В периоды правительственных кризисов, как в постимперский период военных правителей, численность бандитов могла быть высокой. Если взять японскую оценку середины 1920-х годов за основу, можно назвать число порядка 0,5–0,8 % от общего населения Маньчжурии (0,7–1 % в Хэнане и Шаньдуне), это без учета 1,5 миллиона солдат во всем Китае, которые во многом набирались из бандитов (настоящих или потенциальных). Но это скорее исключение.
В 1962 году в Колумбии, после завершения наиболее кровавой фазы политического конфликта[8], в шести самых неспокойных областях страны насчитывалась 161 банда и 2760 участников (по оценкам полиции). Хотя это число выше, чем в предыдущем издании книги, оно все равно не превышает одного на каждую тысячу населения упомянутых областей{20}.
Македония в начале XX века поддерживала заметно большее количество банд (для своего населения примерно в миллион человек), но, поскольку их финансирование и организация происходили во многом из правительственных источников, эти банды представляли нечто совсем иное, чем естественный бандитизм, который мог бы в этой зоне существовать. Даже так вряд ли их общая численность когда-либо превышала одну-две тысячи человек{21}.
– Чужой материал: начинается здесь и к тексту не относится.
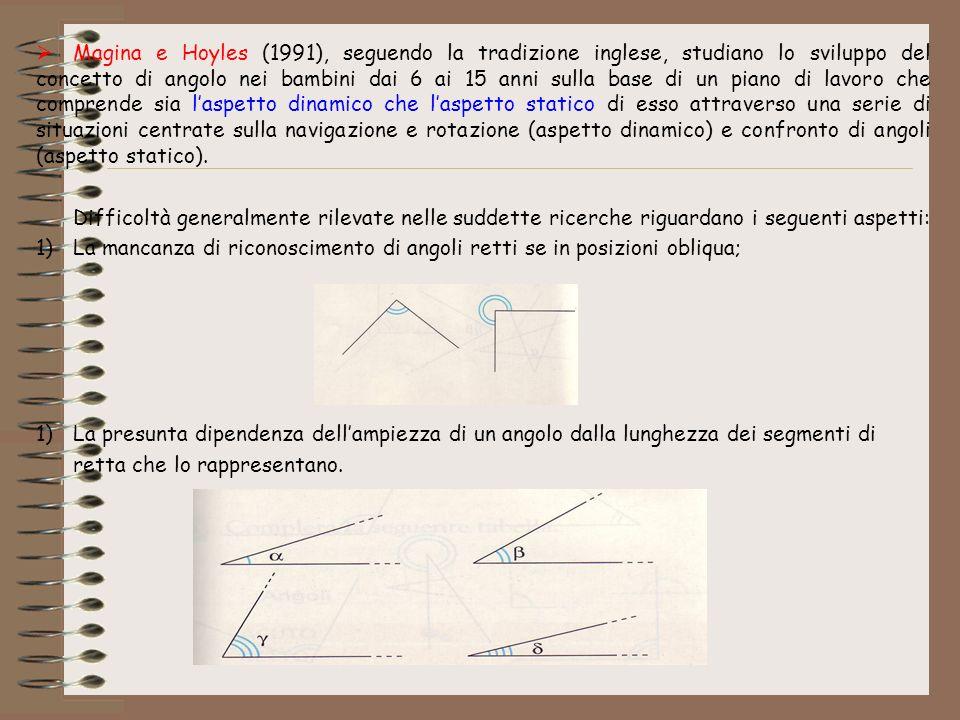 Magina e Hoyles (1991), seguendo la tradizione inglese, studiano lo sviluppo del concetto di angolo nei bambini dai 6 ai 15 anni sulla base di un piano di lavoro che comprende sia l'aspetto dinamico che l'aspetto statico di esso attraverso una serie di situazioni centrate sulla navigazione e rotazione (aspetto dinamico) e confronto di angoli (aspetto statico).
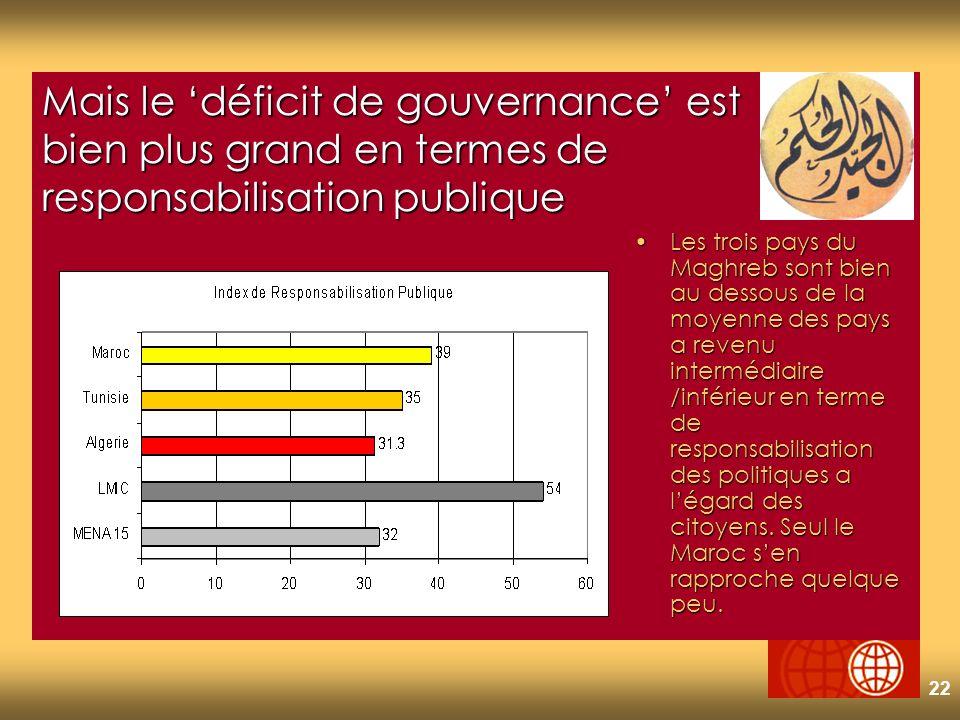 22 Mais le déficit de gouvernance est bien plus grand en termes de responsabilisation publique Les trois pays du Maghreb sont bien au dessous de la moyenne des pays a revenu intermédiaire /inférieur en terme de responsabilisation des politiques a légard des citoyens.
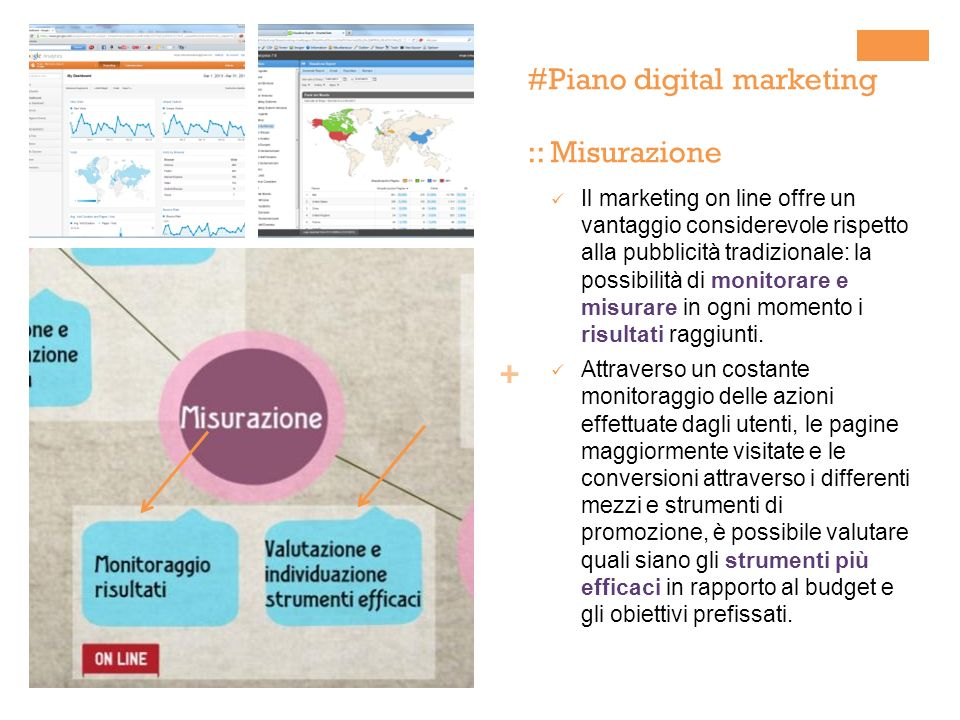 #Piano digital marketing :: Misurazione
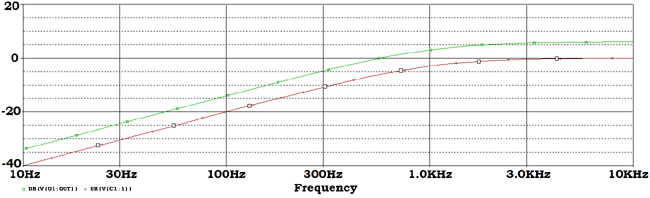 Active High Pass Filter frequency response curve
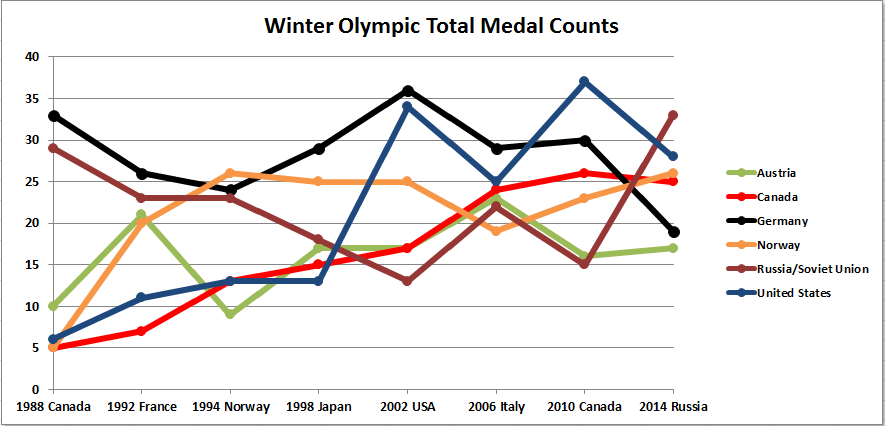 Winter Olympic Total Medal Counts 1988-2
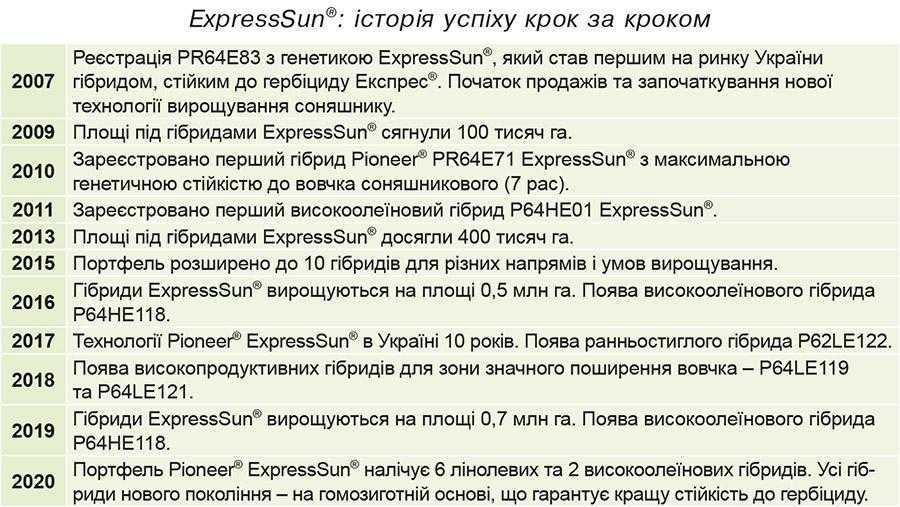 ExpressSun®: історія успіху крок за кроком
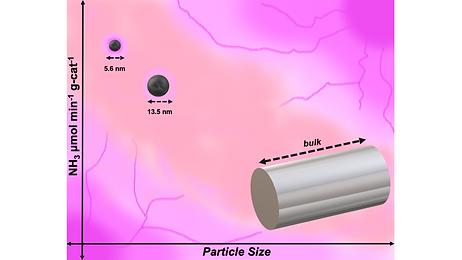 Plasma catalysis.png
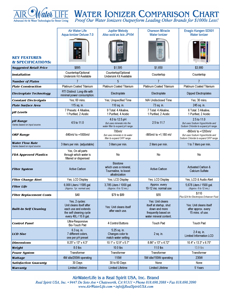Comparison Chart of Water Ionizer Features & Cost for Leading Brands
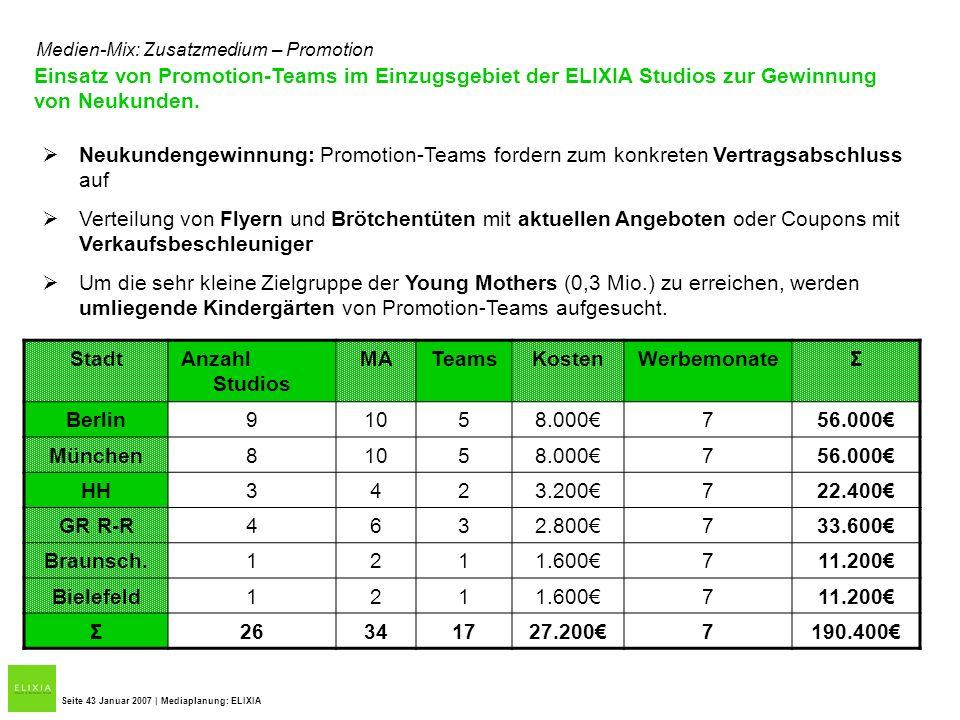 Einsatz von Promotion-Teams im Einzugsgebiet der ELIXIA Studios zur Gewinnung von Neukunden. Seite 43 Januar 2007 | Mediaplanung: ELIXIA Neukundengewi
Вполне ясно, что средняя численность бандитов была довольно скромной. На Корсике XIX века максимальное число находившихся «в бегах» (или оценочно — бандитов) составляло на 355 деревень — 600 человек. Более реалистичная оценка: 200–300 (еще в 1933 году на острове находилось сто человек вне закона){22}. В 1847, достаточно спокойном, году, согласно данным властей, в Калабрии насчитывалось 600–700 активных разбойников в 50–60 небольших бандах, при этом данная область традиционно склонна к бандитизму{23}. Общее население Калабрии (в значительной степени сельское) в то время составляло приблизительно один миллион человек. Если предположить, что процент бандитов от сельского населения никак не превышал 0,1 %, то это почти наверняка будет сильно завышенной оценкой.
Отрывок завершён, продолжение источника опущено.